PROVIDED DATA start

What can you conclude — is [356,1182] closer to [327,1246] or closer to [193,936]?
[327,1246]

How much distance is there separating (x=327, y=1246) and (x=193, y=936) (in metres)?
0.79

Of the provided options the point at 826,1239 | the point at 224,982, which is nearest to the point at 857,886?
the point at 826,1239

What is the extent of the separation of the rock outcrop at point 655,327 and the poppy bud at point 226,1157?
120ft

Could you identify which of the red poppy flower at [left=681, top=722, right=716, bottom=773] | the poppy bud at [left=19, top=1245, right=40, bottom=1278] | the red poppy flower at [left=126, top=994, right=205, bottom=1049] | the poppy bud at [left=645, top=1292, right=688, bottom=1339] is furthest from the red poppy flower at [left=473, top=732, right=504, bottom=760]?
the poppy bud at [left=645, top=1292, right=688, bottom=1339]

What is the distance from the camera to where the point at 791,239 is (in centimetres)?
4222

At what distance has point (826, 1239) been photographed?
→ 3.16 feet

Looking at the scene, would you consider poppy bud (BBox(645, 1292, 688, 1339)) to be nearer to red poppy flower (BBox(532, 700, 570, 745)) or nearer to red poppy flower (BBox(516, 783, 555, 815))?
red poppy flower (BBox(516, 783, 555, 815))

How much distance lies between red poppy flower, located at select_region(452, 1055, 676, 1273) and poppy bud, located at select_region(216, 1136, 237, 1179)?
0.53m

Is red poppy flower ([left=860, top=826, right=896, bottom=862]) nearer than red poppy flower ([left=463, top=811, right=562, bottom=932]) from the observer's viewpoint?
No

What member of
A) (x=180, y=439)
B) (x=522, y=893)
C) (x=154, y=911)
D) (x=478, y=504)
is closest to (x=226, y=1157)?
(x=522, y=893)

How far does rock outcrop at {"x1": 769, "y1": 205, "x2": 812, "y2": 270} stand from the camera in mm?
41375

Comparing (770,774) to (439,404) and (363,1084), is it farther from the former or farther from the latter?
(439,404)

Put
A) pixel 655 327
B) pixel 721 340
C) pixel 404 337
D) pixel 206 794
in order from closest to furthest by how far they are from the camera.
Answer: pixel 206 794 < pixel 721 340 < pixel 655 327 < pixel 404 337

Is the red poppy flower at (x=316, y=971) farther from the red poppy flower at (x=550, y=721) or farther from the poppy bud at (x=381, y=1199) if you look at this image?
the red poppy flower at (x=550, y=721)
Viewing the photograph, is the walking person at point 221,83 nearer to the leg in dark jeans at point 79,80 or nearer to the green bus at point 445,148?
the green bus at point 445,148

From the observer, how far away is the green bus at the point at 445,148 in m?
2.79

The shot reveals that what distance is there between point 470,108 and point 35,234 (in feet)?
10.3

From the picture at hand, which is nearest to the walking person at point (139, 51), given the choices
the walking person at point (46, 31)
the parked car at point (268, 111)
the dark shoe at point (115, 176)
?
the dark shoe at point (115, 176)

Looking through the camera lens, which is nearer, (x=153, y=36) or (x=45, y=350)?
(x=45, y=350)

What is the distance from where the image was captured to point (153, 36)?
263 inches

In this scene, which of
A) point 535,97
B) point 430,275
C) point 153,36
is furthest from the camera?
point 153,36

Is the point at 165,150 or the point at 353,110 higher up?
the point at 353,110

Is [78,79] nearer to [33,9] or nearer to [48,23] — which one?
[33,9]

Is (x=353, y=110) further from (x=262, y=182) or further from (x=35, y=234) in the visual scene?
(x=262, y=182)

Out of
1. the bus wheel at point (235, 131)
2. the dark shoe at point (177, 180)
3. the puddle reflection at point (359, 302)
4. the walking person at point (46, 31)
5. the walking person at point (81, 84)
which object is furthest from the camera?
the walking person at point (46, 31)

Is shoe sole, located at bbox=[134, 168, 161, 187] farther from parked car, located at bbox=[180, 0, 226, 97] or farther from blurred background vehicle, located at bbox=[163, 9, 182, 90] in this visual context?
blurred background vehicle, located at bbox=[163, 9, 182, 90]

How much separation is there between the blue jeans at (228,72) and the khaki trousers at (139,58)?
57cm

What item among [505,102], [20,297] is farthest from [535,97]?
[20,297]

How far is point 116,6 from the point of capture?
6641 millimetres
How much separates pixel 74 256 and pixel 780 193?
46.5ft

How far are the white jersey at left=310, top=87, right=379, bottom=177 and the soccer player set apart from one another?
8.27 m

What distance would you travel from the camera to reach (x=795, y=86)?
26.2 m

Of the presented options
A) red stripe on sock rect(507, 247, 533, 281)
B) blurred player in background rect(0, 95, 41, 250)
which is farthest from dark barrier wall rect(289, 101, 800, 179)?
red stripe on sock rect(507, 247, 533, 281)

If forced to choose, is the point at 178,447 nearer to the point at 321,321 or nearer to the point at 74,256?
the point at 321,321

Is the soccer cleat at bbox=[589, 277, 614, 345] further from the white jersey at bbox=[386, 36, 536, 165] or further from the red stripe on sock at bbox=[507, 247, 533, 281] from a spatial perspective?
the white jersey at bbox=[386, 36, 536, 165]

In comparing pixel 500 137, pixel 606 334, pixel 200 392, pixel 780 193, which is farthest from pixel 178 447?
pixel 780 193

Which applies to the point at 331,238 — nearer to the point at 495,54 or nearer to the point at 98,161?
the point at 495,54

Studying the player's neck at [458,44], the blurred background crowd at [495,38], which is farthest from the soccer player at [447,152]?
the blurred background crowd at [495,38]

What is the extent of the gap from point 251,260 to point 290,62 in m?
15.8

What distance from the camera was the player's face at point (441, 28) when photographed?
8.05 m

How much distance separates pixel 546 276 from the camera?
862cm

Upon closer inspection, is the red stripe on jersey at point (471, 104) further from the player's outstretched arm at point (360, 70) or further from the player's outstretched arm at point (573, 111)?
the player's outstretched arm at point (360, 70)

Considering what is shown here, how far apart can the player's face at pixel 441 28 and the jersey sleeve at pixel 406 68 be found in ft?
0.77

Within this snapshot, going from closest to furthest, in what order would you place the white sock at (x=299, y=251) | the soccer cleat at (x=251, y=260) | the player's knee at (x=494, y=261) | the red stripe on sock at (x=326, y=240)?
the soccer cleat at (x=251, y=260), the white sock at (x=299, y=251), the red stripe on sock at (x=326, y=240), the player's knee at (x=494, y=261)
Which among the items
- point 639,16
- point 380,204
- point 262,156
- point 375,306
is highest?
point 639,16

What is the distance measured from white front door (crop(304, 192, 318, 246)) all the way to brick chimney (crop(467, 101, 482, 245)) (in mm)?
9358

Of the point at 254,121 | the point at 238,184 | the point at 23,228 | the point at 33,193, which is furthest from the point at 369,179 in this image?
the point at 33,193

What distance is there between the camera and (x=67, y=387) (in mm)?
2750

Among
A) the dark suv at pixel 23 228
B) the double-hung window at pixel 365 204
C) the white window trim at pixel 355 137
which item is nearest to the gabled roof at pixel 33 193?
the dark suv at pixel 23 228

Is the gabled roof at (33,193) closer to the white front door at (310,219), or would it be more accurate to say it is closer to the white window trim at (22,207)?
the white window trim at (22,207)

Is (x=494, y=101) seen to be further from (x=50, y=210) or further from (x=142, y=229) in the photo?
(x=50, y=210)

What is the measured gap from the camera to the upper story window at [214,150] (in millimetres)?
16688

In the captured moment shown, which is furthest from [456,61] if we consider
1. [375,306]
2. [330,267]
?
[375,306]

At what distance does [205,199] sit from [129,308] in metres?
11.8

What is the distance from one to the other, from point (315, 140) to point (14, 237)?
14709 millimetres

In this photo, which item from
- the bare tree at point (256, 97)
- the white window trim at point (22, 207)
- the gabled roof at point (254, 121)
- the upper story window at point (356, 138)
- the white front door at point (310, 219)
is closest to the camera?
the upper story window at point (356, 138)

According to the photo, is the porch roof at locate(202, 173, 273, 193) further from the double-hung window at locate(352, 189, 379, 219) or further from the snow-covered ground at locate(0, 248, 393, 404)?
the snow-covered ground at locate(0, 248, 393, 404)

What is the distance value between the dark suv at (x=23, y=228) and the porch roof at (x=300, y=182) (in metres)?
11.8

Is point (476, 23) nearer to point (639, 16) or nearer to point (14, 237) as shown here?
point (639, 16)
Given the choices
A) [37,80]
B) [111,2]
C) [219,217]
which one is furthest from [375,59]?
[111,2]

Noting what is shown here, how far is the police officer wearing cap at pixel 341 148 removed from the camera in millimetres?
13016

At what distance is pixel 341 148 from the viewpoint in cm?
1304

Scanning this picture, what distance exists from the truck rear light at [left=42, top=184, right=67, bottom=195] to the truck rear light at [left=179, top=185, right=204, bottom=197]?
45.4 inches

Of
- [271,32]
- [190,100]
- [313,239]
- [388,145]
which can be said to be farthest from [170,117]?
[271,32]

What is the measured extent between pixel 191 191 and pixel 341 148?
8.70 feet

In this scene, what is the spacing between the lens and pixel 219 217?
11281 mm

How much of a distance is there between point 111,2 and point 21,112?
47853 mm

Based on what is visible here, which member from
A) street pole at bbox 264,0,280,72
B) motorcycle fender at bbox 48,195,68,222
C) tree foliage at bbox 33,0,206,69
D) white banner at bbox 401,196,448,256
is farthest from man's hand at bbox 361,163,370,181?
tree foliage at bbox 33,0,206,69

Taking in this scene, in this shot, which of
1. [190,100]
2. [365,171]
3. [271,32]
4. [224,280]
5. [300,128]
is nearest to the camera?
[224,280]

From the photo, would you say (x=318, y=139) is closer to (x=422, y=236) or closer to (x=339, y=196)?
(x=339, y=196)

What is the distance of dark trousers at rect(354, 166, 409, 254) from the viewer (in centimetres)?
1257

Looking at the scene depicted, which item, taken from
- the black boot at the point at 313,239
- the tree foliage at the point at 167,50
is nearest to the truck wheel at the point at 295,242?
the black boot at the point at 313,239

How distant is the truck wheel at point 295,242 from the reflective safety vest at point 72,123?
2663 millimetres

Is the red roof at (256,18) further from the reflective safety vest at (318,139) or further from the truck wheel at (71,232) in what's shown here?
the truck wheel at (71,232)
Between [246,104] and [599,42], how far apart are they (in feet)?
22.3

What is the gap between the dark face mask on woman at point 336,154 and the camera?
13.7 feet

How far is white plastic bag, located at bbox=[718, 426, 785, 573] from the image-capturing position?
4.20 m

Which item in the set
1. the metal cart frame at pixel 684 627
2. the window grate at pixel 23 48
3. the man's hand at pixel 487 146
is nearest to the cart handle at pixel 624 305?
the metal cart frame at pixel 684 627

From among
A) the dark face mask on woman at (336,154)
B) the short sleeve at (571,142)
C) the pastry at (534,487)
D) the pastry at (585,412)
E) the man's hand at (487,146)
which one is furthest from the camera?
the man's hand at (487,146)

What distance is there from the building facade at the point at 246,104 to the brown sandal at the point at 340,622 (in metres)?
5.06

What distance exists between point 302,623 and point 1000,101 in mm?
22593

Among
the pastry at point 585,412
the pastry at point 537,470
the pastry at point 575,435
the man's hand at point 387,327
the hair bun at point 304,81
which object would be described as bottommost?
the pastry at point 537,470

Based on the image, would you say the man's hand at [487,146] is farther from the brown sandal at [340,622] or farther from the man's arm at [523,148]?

PROVIDED DATA end

REQUIRED WORK:
Exactly repeat the lines from the line that contains "What is the gap" to the end of the entries, both included, and leave out all other lines.

REPLY TO THE EXERCISE:
What is the gap between the dark face mask on woman at point 336,154 and the camera?
13.7 feet

How far is white plastic bag, located at bbox=[718, 426, 785, 573] from the image-capturing position?
4.20 m

Which item in the set
1. the metal cart frame at pixel 684 627
2. the window grate at pixel 23 48
3. the man's hand at pixel 487 146
is nearest to the cart handle at pixel 624 305?
the metal cart frame at pixel 684 627

From among
A) the dark face mask on woman at (336,154)
B) the short sleeve at (571,142)
C) the pastry at (534,487)
D) the pastry at (585,412)
E) the man's hand at (487,146)
which one is furthest from the camera?
the man's hand at (487,146)

What distance is there from the building facade at the point at 246,104 to the brown sandal at the point at 340,622 (in metres)?
5.06

What distance exists between point 302,623 and point 1000,101 in mm?
22593

Among
the pastry at point 585,412
the pastry at point 537,470
the pastry at point 575,435
the man's hand at point 387,327
the hair bun at point 304,81
which object would be described as bottommost?
the pastry at point 537,470

Based on the image, would you say the man's hand at [487,146] is farther from the brown sandal at [340,622] or farther from the man's arm at [523,148]?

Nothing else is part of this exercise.